France | France, Cour administrative d'appel de Paris, 4ème chambre, 31 juillet 2020, 18PA01748


Vu la procédure suivante :

Procédure contentieuse antérieure :

M. B... D... a demandé au Tribunal administratif de Melun d'annuler son contrat de travail à durée indéterminée conclu le 31 décembre 2015 avec la commune de Villeparisis, d'annuler l'arrêté du 12 janvier 2016 par lequel la commune de Villeparisis a fixé son régime indemnitaire, d'enjoindre à la commune de Villeparisis de lui présenter un contrat de travail conforme, de condamner la commune de Villeparisis à lui verser la somme de 990, 89 euros brut au titre du rattrapage de traitement pour chaque mois

non conforme ou, à défaut, d'enjoindre à la commune de Villeparisis de pro...

Vu la procédure suivante :

Procédure contentieuse antérieure :

M. B... D... a demandé au Tribunal administratif de Melun d'annuler son contrat de travail à durée indéterminée conclu le 31 décembre 2015 avec la commune de Villeparisis, d'annuler l'arrêté du 12 janvier 2016 par lequel la commune de Villeparisis a fixé son régime indemnitaire, d'enjoindre à la commune de Villeparisis de lui présenter un contrat de travail conforme, de condamner la commune de Villeparisis à lui verser la somme de 990, 89 euros brut au titre du rattrapage de traitement pour chaque mois non conforme ou, à défaut, d'enjoindre à la commune de Villeparisis de procéder à un réexamen de son dossier.

Par un jugement n° 1601625 du 27 mars 2018, le Tribunal administratif de Melun a rejeté la demande de M. D....

Procédure devant la Cour :

Par une requête et un mémoire complémentaire, enregistrés le 23 mai 2018 et le

17 mai 2019, M. B... D..., représenté par Me E..., demande à la Cour :

1°) d'annuler le jugement n° 1601625 du 27 mars 2018 par lequel le Tribunal administratif de Paris a rejeté sa demande ;

2°) d'annuler son contrat de travail conclu le 31 décembre 2015 et l'arrêté du 12 janvier 2016 par lequel le maire de Villeparisis a fixé son régime indemnitaire ;

3°) d'enjoindre à la commune de Villeparisis d'établir et de lui présenter un contrat de travail conforme, sous astreinte de 50 euros par jour de retard à compter de la notification de l'arrêt ;

4°) de condamner la commune de Villeparisis à lui verser la somme de 990, 89 euros à titre de rattrapage de traitement pour chaque mois de rémunération non conforme ;

5°) à titre subsidiaire, d'enjoindre à la commune de Villeparisis de procéder au réexamen de son dossier ;

6°) de condamner la commune de Villeparisis aux entiers dépens ;

7°) de mettre à la charge de la commune de Villeparisis une somme de 5 000 euros au titre des dispositions de l'article L. 761-1 du code de justice administrative.

###

_TRAVAIL DEMANDÉ_
A. D'après l'arrêt cité, à quelle date le Tribunal administratif de Melun a-t-il rendu le jugement n° 1601625 ?
B. Extrayez de l'arrêt cité tout ce qui va de « 2°) d'annuler son » jusqu'à « de justice administrative. ».
C. Dressez la liste de toutes les dates complètes (jour, mois et année) qui figurent dans l'arrêt cité.

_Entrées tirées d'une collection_
###

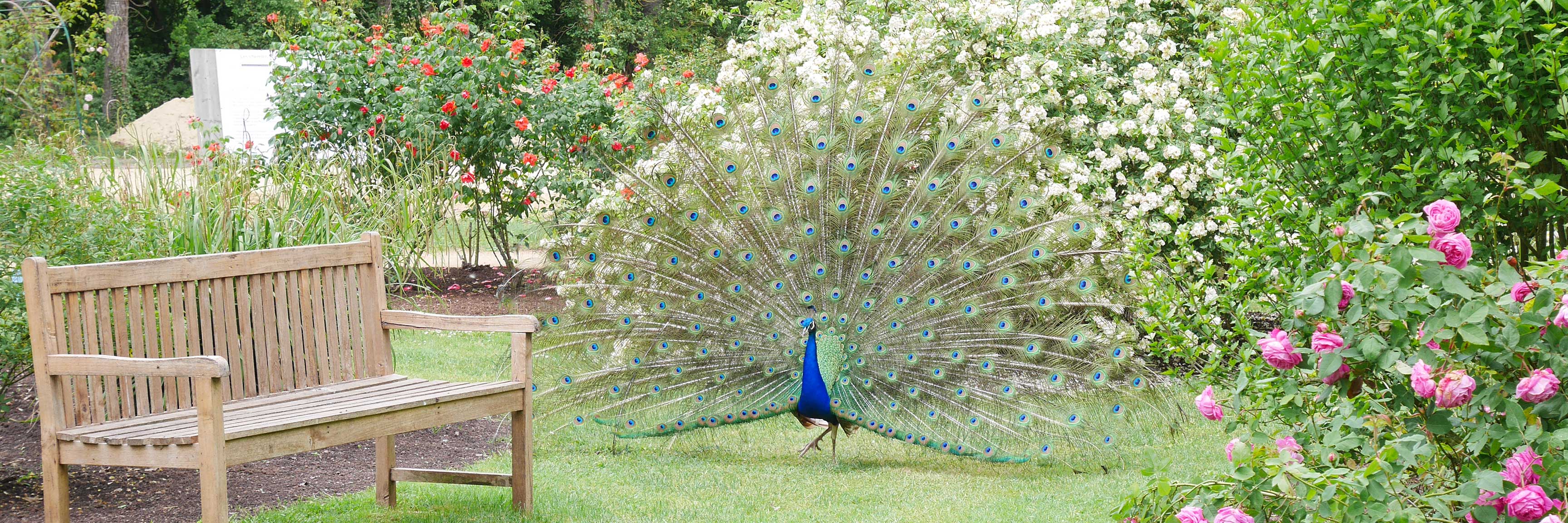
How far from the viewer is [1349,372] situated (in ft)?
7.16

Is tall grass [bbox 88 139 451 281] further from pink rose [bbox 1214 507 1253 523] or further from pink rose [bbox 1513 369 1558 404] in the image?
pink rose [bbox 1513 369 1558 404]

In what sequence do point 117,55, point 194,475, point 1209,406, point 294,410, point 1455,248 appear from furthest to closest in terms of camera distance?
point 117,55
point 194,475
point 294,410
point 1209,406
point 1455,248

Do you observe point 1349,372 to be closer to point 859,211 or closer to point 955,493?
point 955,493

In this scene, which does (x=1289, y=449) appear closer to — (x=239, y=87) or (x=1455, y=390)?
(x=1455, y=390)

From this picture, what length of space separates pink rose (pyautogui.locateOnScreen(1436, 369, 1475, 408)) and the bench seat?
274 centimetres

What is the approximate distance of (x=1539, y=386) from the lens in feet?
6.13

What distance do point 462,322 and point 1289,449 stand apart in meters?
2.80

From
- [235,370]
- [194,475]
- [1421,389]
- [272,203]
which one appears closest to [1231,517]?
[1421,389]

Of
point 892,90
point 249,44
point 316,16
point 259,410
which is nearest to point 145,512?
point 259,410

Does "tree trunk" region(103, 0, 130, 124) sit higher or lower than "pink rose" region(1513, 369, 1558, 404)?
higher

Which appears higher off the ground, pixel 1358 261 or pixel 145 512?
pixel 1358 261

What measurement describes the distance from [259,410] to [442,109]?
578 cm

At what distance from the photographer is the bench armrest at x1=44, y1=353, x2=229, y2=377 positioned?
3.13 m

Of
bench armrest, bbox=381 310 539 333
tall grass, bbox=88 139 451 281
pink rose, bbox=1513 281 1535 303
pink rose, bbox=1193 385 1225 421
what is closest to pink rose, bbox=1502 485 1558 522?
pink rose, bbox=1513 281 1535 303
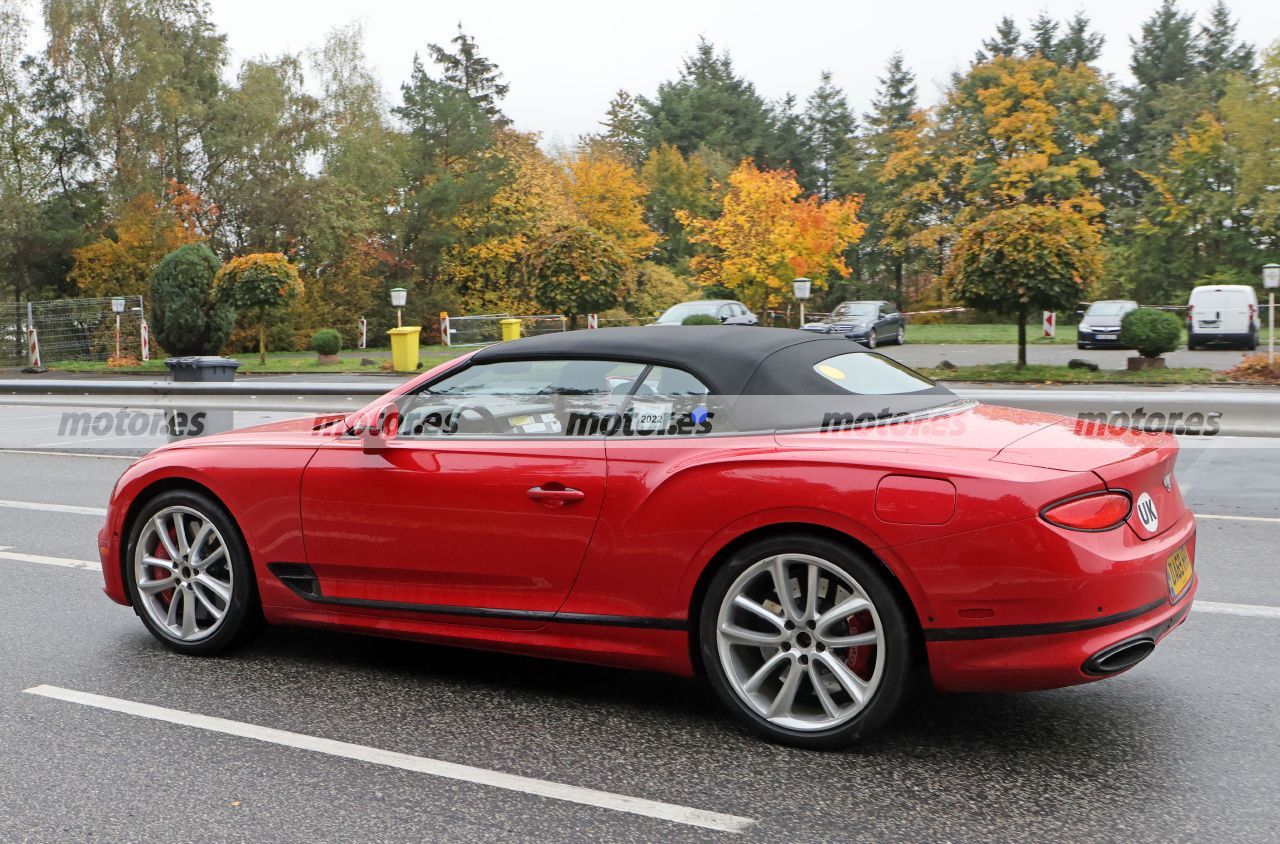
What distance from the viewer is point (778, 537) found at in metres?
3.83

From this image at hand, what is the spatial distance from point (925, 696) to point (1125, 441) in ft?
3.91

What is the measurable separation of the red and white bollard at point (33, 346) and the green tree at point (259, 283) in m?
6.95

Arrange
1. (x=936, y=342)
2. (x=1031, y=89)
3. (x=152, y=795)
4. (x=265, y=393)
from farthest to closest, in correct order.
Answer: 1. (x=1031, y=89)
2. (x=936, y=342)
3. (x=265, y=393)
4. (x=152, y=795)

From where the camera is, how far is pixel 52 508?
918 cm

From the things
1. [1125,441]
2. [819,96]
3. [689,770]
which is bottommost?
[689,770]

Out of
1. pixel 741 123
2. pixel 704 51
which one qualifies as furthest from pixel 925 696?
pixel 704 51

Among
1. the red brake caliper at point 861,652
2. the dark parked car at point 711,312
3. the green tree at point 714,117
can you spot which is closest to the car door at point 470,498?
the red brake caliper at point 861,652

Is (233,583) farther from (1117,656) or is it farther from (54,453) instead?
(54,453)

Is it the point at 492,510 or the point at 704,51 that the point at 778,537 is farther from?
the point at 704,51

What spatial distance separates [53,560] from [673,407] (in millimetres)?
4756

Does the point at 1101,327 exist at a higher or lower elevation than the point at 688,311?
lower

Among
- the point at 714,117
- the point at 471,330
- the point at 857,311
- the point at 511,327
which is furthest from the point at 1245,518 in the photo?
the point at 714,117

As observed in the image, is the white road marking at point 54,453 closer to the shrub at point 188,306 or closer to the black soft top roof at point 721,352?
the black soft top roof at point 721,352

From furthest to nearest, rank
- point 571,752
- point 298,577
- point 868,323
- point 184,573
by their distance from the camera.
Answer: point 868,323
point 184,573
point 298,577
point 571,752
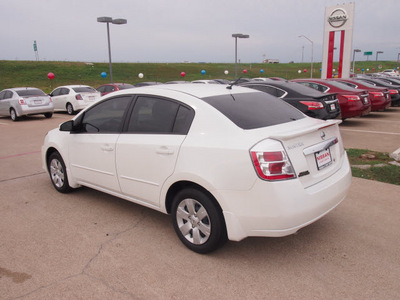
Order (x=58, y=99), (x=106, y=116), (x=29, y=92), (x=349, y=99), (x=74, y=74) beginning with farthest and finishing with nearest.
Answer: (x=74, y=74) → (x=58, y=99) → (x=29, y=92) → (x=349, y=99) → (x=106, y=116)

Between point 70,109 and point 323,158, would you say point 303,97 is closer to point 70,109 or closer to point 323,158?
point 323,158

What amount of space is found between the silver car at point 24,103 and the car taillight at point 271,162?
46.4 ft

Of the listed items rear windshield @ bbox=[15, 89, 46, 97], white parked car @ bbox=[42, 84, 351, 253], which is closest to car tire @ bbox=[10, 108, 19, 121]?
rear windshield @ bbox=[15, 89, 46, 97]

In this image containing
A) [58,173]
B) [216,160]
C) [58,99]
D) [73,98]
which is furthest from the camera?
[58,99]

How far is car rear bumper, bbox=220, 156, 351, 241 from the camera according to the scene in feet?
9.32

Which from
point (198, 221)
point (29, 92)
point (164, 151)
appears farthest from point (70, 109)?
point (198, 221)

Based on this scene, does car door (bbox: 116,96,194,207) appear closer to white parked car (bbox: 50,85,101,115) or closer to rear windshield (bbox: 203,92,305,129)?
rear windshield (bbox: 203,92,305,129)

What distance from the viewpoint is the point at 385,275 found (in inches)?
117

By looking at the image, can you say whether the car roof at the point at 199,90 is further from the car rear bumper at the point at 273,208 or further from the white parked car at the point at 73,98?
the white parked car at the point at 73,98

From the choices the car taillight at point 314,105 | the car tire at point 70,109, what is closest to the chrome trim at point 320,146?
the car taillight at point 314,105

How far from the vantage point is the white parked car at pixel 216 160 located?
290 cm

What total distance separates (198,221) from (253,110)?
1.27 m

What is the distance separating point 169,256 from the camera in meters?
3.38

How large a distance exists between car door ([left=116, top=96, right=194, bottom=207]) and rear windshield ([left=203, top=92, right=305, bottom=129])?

###

_RÉPONSES PAR TÂCHE_
A. Le 27 mars 2018.

B.
2°) d'annuler son contrat de travail conclu le 31 décembre 2015 et l'arrêté du 12 janvier 2016 par lequel le maire de Villeparisis a fixé son régime indemnitaire ;

3°) d'enjoindre à la commune de Villeparisis d'établir et de lui présenter un contrat de travail conforme, sous astreinte de 50 euros par jour de retard à compter de la notification de l'arrêt ;

4°) de condamner la commune de Villeparisis à lui verser la somme de 990, 89 euros à titre de rattrapage de traitement pour chaque mois de rémunération non conforme ;

5°) à titre subsidiaire, d'enjoindre à la commune de Villeparisis de procéder au réexamen de son dossier ;

6°) de condamner la commune de Villeparisis aux entiers dépens ;

7°) de mettre à la charge de la commune de Villeparisis une somme de 5 000 euros au titre des dispositions de l'article L. 761-1 du code de justice administrative.

C. 31 juillet 2020, 31 décembre 2015, 12 janvier 2016, 27 mars 2018, 23 mai 2018, 17 mai 2019